Datumtwijfel Hoe kan een twijfel omtrent de datum ontstaan? Stel, dat men op safari is gegaan en zich ver van de bewoonde wereld bevindt. Je weet nu niet meer precies of het de vierentwintigste of de vijfentwintigste dag van de Omer is. Wat moet je doen? Een eenvoudige oplossing lijkt om gewoon met beracha beide dagen te tellen, de vierentwintigste èn de vijfentwintigste. Zo ben je er zeker van, dat je de mitswa zeker hebt vervuld. Dewar Awraham zegt echter, dat je in geval van twijfel omtrent de juiste datum, zónder beracha moet tellen. Waarom? Heel eenvoudig! Tellen betekent precisie en exactheid. Indien je de datum niet precies weet, heet dit dubbeltellen géén tellen. Daarmee zul je ook kunnen begrijpen, waarom Mageen Awraham stelt, dat iemand, die de betekenis van de Hebreeuwse woorden niet begrijpt en toch in het Iwriet geteld heeft, zijn mitswa niet heeft vervuld. Vele geleerden hebben zich afgevraagd, waarom Mageen Awraham zo beslist. Wat is Omertellen anders dan bijvoorbeeld Kiddoesj of Halleel? Bij deze twee laatste mitswot geldt, dat je je plicht ook vervult, indien de woorden van de Kiddoesj of Halleel zonder begrip uitspreekt. Dewar Awraham legt echter uit, dat de mitswa bij Kiddoesj en Halleel lezen (keri’a) is, terwijl bij Omertellen het tellen het belangrijkste is, en tellen betekent (zeker) wéten.
De beracha Waarom zeggen we geen “sjehechejanoe” over de mitswa van Omertellen?

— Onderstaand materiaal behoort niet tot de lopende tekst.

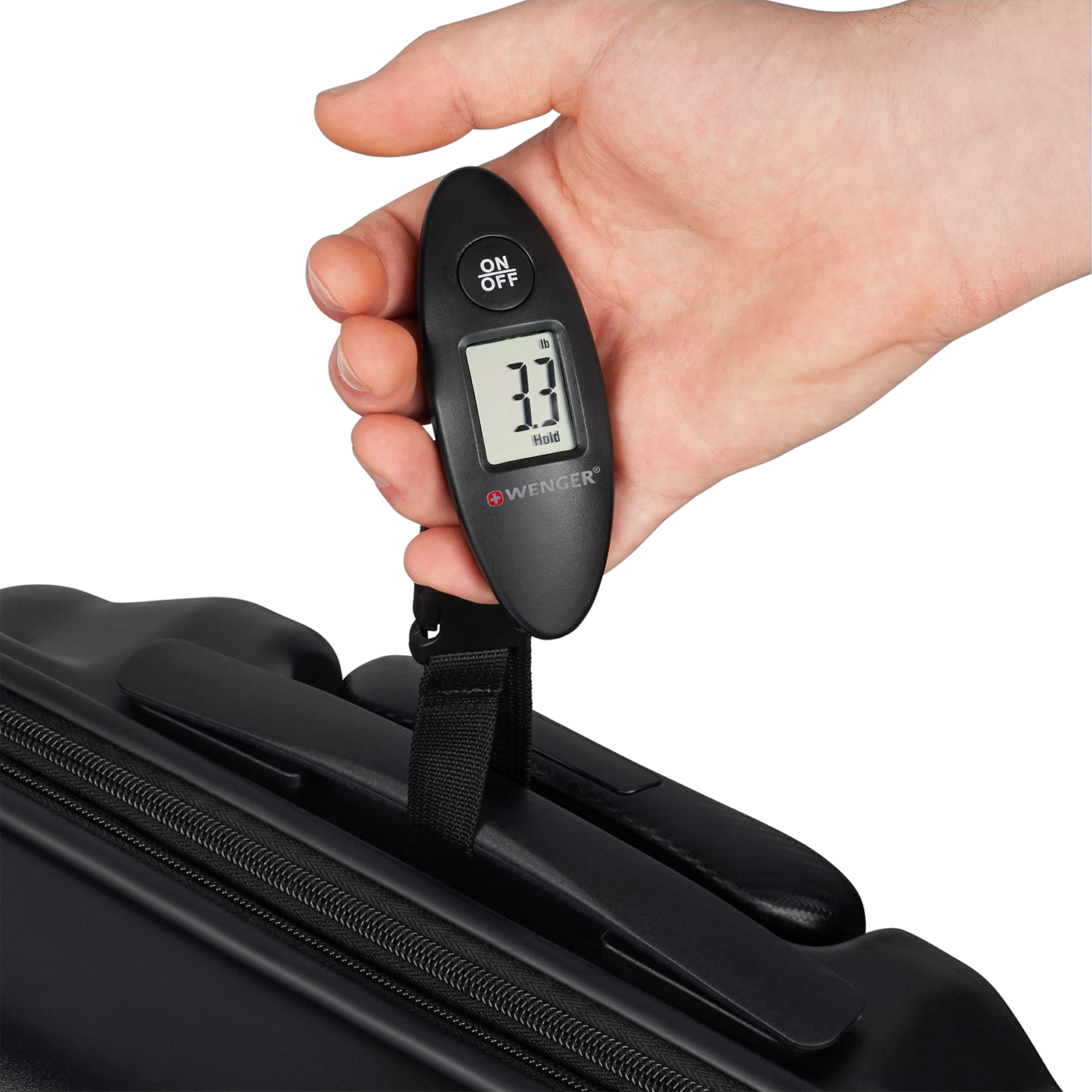 Hand holding luggage scale showing 3.3 lbs, with a black suitcase in the background.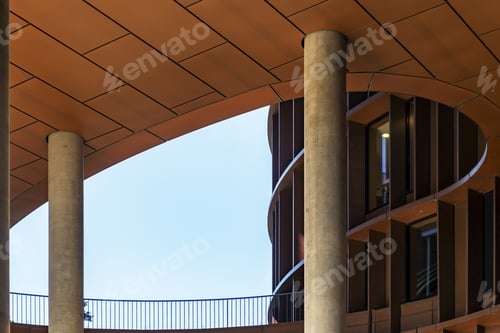 Preview: Low angle shot of a brown round-shaped modern building with curvy twists under the clear sky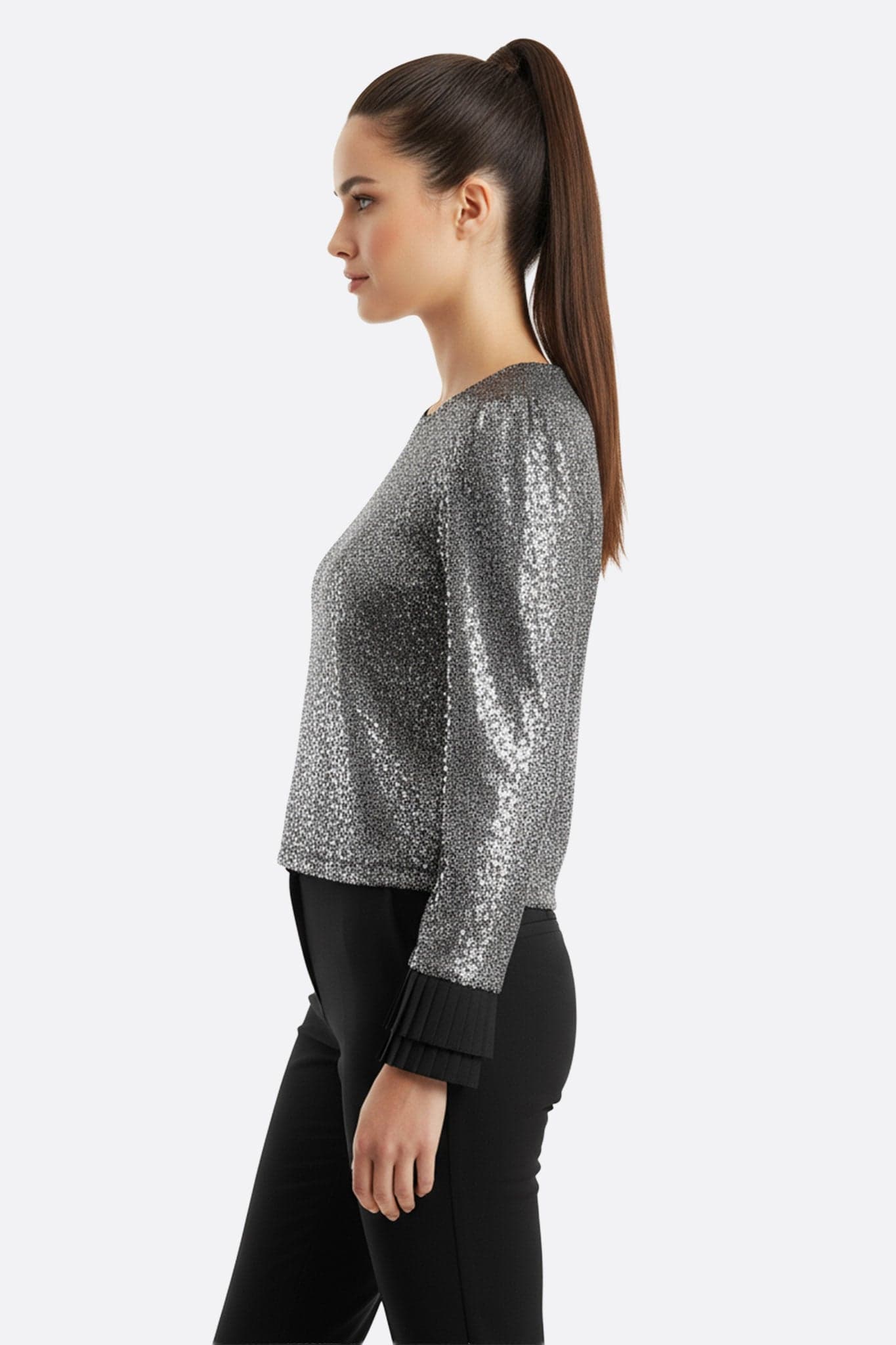 Détail élégant des poignets plissés du top noir, sublimé par des sequins argent, idéal pour une occasion chic et festive.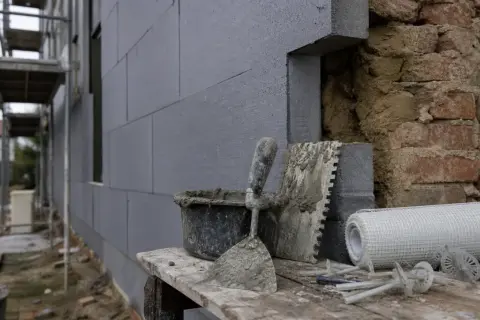 Attrezzi da cantiere e materiali per cappotto termico. Si intravedono mattoni a vista, forse un limite di questo sistema.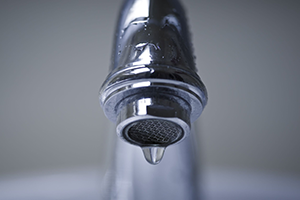 sink faucet dripping water due to a leak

Doorgaans zeggen we toch “sjehechejanoe” over een mitswa, die ieder jaar terugkeert?! Sommige Geleerden antwoorden, dat wij tegenwoordig geen “sjehechejanoe” meer zeggen omdat Omertellen niet meer volgens de Tora verplicht is en slechts door de Chagamiem werd vastgehouden “zecher lemikdasj”, ter herinnering aan de Tempel. Anderen zijn van mening, dat “sjehechejanoe” niet gezegd wordt omdat deze beracha uiting geeft aan vreugde. Vreugde is niet op zijn plaats bij Omertellen, omdat het Omertellen er ons aan herinnert, dat de Tempel nog steeds niet herbouwd is. Een andere vraag is of men de beracha over het Omertellen “al sefirat haOmer” zelf moet zeggen of dat de chazzan deze beracha voor alle aanwezigen mag uitspreken. Rasjba stelt, dat de chazzan “al sefirat haOmer” voor allen mag uitspreken en alle aanwezigen vervullen hiermee hun plicht, als zij “ameen” zeggen op de beracha van de chazzan. Toch is het de gewoonte geworden, dat iedereen de beracha “al sefirat haOmer” na de chazzan voor zichzelf uitspreekt.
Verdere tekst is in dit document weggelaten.